- **Document passage**
>>>
Now assume that host name needs to be resolved. We analyze the case when there is no previously established persistent connection between the client and the Web server. This is the most likely case because if the client must resolve the host name, then either this is its first access to this site, in which case the client cannot have an existing connection, or the previous DNS resolution timed out, in which case it is most likely that the persistent connection timed out also. The analysis of the cases where there is a persistent connection is very similar.

Figure 2 shows the time diagram of the messages involved in today's Web interaction when the local DNS has the requested host name in its cache. The silent time for this interaction is S1=Tl + 2(Tl+Tr) and the display time is between S1+t(D) and S1+(Tl+Tr)+ t(D) depending on the degree of the overlap between the delivery of the container page and the requests for embedded content. The case when LDNS does not cache the requested host name adds Tr to all expressions.

With the architecture of Figure 1 and assumption that a client sent a DNS request with HTTP request to its LDNS raises following cases:

  • The LDNS has the host name in its DNS cache and the container page in its HTTP cache, and the page is below size threshold. The time diagram for this case is shown in Figure 3a. Compared to Figure 2, we observe the reduction in both the display time, which is the total delay before the user sees the entire document with all the images, and especially the silent time, which is the delay before the browser starts showing some information to the user [1]. This request is called a full cache hit. The silent time here is Tl and display time is either Tl+2(Tl+T r)+B(C)+t(E) if there is embedded content or Tl +B(C)=Tl+B(D) otherwise.3 For a more vivid comparison with current Web, we can further simplify the display time expression for the case with embedded image by noting that B(C)+t(E) < t(D). Then, the conservative estimate for display time in this case becomes Tl+2(Tl+T r)+t(D).
<<<
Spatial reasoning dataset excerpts
>>>
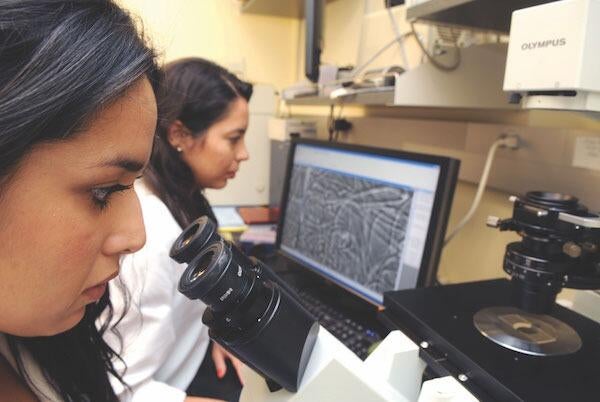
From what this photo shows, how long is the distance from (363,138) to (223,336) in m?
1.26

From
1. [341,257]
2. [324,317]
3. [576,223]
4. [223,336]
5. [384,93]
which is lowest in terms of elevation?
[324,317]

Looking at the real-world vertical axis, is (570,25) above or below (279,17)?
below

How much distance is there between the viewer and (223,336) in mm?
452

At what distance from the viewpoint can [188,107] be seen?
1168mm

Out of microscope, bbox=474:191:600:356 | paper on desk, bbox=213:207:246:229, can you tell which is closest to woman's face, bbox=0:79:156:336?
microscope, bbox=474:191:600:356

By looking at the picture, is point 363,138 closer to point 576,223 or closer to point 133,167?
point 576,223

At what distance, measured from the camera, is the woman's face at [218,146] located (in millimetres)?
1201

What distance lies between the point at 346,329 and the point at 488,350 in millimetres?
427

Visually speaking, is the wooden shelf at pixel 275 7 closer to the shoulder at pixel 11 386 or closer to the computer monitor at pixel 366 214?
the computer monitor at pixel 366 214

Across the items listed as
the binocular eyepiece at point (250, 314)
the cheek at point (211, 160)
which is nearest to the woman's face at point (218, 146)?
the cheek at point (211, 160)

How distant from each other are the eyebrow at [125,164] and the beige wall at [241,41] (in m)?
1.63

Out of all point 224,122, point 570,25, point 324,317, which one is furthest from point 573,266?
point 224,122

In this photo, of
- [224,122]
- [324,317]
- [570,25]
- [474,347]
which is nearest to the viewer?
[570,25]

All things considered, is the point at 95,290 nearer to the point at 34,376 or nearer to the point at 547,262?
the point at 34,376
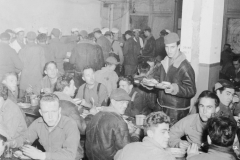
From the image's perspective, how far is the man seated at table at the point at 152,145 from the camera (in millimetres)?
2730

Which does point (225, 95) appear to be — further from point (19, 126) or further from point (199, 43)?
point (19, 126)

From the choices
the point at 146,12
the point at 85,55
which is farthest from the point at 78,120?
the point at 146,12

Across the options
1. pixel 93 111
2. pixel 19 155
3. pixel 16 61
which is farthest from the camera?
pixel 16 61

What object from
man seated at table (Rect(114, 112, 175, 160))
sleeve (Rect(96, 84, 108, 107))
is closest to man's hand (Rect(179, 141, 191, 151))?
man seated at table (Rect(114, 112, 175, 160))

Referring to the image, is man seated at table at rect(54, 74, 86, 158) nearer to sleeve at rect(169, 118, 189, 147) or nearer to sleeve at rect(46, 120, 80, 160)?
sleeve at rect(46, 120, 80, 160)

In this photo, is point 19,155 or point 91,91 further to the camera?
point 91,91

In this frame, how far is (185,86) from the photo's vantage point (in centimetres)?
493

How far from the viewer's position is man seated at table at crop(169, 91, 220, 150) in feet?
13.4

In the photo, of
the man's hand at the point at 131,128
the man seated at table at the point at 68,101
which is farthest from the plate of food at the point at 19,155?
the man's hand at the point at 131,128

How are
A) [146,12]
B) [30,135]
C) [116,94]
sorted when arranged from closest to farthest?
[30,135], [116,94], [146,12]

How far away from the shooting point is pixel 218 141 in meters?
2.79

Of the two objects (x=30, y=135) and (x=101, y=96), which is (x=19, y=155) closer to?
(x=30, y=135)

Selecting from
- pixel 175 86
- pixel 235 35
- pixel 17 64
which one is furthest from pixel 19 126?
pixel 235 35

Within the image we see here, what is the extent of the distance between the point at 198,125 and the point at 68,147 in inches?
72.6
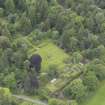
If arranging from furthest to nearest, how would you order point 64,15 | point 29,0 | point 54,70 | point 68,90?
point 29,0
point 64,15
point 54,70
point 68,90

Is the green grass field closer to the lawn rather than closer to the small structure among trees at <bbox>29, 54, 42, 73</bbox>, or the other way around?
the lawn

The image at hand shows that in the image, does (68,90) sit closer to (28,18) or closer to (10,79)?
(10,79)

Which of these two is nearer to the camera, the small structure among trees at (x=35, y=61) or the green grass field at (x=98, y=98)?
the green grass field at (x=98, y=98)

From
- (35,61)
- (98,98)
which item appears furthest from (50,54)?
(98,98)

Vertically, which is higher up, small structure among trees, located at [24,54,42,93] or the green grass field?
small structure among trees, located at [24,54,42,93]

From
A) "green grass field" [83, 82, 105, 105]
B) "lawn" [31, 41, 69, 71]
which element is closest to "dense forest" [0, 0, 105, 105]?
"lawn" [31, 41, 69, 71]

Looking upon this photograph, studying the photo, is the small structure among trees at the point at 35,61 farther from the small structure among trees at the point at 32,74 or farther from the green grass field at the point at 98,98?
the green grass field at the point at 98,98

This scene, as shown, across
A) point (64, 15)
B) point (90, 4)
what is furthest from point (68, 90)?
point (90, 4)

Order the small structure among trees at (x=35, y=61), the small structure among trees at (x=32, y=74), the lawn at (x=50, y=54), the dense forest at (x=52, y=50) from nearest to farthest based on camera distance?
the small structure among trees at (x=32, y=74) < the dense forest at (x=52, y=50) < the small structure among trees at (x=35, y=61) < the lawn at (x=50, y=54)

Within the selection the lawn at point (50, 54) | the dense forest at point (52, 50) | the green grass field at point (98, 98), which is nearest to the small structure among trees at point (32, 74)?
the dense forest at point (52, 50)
<<<
- **What you will do**
1. From the passage on DNS and Web page timing, give back the part that opens with the words containing "Now assume that" and closes with "is very similar.".
2. List every figure that the passage on DNS and Web page timing refers to.

- **Complete answers**
1.
Now assume that host name needs to be resolved. We analyze the case when there is no previously established persistent connection between the client and the Web server. This is the most likely case because if the client must resolve the host name, then either this is its first access to this site, in which case the client cannot have an existing connection, or the previous DNS resolution timed out, in which case it is most likely that the persistent connection timed out also. The analysis of the cases where there is a persistent connection is very similar.

2. Figure 2, Figure 1, Figure 3a